A Morphing Belief in the Power Beyond Human Power

“Atheism and agnosticism signify the rejection of certain images and concepts of God or of truth, which are historically conditioned and therefore inadequate. Atheism is a challenge to religion to purify its images and concepts and come nearer to the truth of divine mystery.”
― Bede Griffiths


When I encountered this quote on Facebook recently, I was struck by its application to my own evolving thoughts about God, or what I have come to call "the power beyond human power".

I have not gone so far as to think of myself as an atheist, or even agnostic, because both these terms do not describe where I am in my thinking.  To me it is undeniable that there is power beyond human power.  Some people call this power God but grant to the power a state of being that is too human-like to satisfy me.

Much atheism seems to me to be an adamant rejection of the idea of God, which implies a distaste for the very idea of an overarching power, more of an anti-theist stance.  This attitude seems as narrow-minded as the opposite stance of God as the Supreme Being who put Adam and Eve in the garden after forming them from mud.

Agnosticism implies, to me, an unwillingness to grapple with the idea of a power beyond human power;  it is undeniably true that there is a power that does control human lives.  Agnostics would just prefer not to think about it.  Which is okay, because thinking about it does produce so many currently-unanswerable questions that it is simply easier to let it go.  "To let the mystery be", as Iris DeMent so poetically puts it.

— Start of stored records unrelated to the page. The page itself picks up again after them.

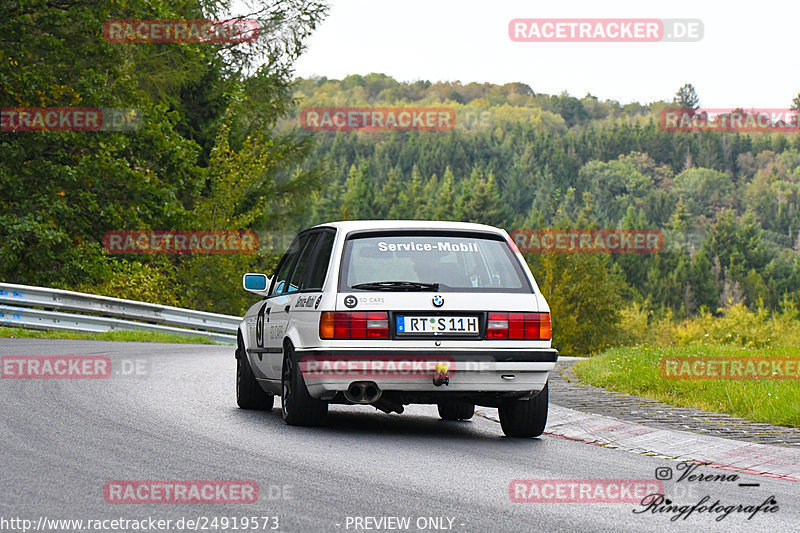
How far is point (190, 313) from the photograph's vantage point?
87.7ft

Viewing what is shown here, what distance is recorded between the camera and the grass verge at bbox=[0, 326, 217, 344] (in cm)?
2041

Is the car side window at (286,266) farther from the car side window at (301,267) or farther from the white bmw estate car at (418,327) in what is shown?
the white bmw estate car at (418,327)

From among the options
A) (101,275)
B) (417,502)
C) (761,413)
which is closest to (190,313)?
(101,275)

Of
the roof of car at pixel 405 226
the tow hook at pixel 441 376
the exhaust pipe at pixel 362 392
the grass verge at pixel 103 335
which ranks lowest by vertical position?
the grass verge at pixel 103 335

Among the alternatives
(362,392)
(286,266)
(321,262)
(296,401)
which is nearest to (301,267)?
(321,262)

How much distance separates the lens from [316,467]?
7.15m

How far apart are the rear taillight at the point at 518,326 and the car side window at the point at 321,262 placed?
1.45 meters

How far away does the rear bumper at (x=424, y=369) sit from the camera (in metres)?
8.58

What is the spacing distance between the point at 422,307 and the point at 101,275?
20.8 m

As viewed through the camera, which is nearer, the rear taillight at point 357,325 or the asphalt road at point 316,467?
the asphalt road at point 316,467

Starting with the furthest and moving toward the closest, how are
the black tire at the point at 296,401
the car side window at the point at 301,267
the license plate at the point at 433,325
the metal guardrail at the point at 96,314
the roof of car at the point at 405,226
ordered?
the metal guardrail at the point at 96,314
the car side window at the point at 301,267
the roof of car at the point at 405,226
the black tire at the point at 296,401
the license plate at the point at 433,325

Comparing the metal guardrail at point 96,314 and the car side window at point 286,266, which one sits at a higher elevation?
the car side window at point 286,266

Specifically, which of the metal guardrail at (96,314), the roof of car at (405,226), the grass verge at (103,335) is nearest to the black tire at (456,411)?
the roof of car at (405,226)

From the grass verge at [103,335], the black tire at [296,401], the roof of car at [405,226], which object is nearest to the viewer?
the black tire at [296,401]
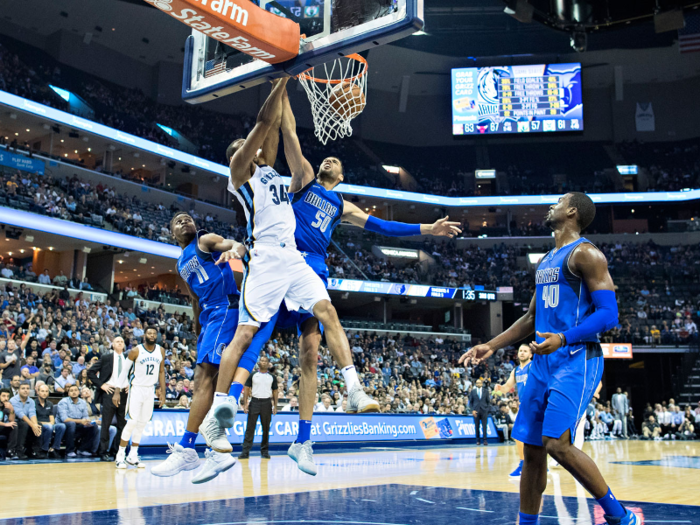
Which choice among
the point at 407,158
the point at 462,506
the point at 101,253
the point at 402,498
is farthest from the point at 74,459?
the point at 407,158

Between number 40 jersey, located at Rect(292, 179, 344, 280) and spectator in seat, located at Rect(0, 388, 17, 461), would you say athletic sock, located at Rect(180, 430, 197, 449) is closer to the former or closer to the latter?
number 40 jersey, located at Rect(292, 179, 344, 280)

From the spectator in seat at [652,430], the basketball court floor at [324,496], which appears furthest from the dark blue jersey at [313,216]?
the spectator in seat at [652,430]

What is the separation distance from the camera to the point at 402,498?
6.70m

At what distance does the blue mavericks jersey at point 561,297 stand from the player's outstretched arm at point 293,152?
6.43 feet

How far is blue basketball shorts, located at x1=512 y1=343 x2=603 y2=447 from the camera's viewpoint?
3.99 m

Except that as science uncovers more about the universe and its natural laws, it is hard to insist that we know nothing about this power.  We know that gravity, for example, the law of attraction, governs just about everything we have come to understand about the way the universe works.

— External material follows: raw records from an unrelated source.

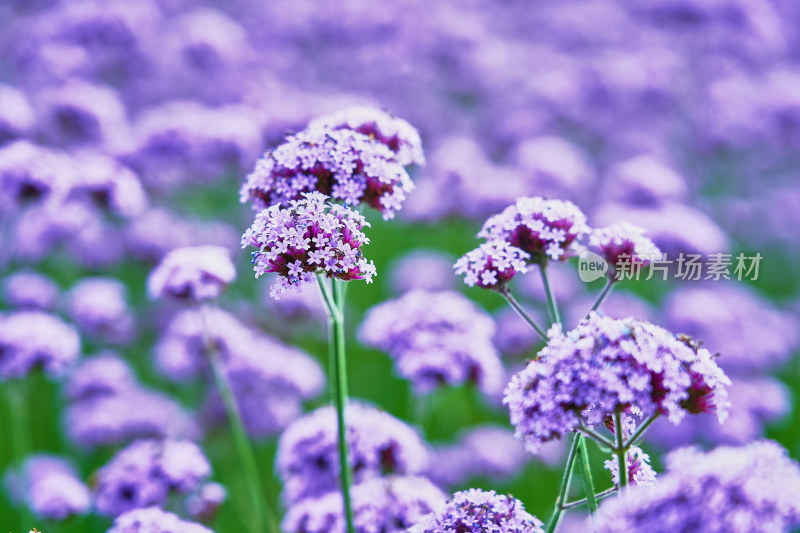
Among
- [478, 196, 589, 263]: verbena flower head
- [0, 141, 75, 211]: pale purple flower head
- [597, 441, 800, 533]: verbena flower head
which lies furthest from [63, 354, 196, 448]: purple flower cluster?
[597, 441, 800, 533]: verbena flower head

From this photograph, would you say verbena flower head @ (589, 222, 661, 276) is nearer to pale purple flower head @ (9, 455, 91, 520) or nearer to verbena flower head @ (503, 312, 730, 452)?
verbena flower head @ (503, 312, 730, 452)

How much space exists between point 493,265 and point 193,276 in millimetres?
1647

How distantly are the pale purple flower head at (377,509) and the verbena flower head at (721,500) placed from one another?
1195mm

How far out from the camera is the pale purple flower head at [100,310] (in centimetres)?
580

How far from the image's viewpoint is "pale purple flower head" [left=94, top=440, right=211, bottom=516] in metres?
3.42

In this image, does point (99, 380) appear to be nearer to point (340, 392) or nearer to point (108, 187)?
point (108, 187)

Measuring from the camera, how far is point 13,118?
5695 millimetres

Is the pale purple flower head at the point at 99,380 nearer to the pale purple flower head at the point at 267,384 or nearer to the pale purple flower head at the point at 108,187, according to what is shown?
the pale purple flower head at the point at 267,384

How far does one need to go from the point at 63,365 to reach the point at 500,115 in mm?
7510

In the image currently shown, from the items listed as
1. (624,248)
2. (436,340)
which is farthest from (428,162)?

As a side note, when I was in a 12 step program and thinking about my Higher Power, I used gravity as my HP for a long time.  It was stronger than I; it could make me stronger as I learned to work with it to achieve an upright stance, a stronger body as I used its resistance to develop my muscles, my lungs, and my heart. If I forgot to heed gravity, it hurt!  I could trust it to work the way it always did.  It governed the tides and the winds through its influence on the sun and the moon.  It was dangerous and unforgiving; it was a strict teacher.  But when I could learn to use it effectively, it contributed to my health and wellbeing.

I don't object, generally, to other concepts of God.  I see that they are comforting and offer a framework that encourages believers to act morally and wisely.  Like gravity, that God is stronger, makes its believers stronger, punishes when the believer forgets its power and stumbles, governs the universe, created the universe, is benign and helpful when the believer aligns with It.  It is trustworthy.  Many believers define God as Love.

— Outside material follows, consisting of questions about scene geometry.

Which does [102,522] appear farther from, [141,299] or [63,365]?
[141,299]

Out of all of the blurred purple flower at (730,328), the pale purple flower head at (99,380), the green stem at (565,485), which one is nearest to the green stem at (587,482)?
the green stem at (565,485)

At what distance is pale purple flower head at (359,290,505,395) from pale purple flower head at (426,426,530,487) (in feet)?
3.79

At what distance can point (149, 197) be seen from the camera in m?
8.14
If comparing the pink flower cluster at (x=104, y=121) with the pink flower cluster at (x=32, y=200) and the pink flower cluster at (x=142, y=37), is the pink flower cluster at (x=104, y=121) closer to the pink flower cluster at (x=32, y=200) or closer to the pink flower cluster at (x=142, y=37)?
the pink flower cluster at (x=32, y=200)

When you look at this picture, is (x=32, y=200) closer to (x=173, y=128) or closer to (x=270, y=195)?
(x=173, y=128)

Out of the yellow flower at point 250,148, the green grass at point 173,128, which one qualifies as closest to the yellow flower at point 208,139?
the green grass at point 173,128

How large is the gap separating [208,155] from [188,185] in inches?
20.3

I see Love as inherent in the universe and innate in living beings.  Many believers attribute Love as a gift from God.  I see it more as the human embodiment of the law of attraction, manifesting itself in sexual activity, nurturance of other beings, altruism, and religious expressions, as well as others.

Traditional belief in a deity (whether God or other manifestations) can become petrified, unable to change except through erosion, to use a geologic metaphor.  Many of my friends who are of the "none of the above" variety, unchurched and unapologetic, have had their traditional religious beliefs wash away in the winds and tides of their increasingly deep understandings of the universe as revealed by their experiences and by their education.

The ascendance, in recent years, of an atheistic point of view does challenge traditional believers to reconsider those ancient tenets of faith in light of new information.  To be a traditional believer, one must be willing to "suspend disbelief" and block out new realizations.  It is hardly surprising that the traditional "suspenders" have stretched and broken.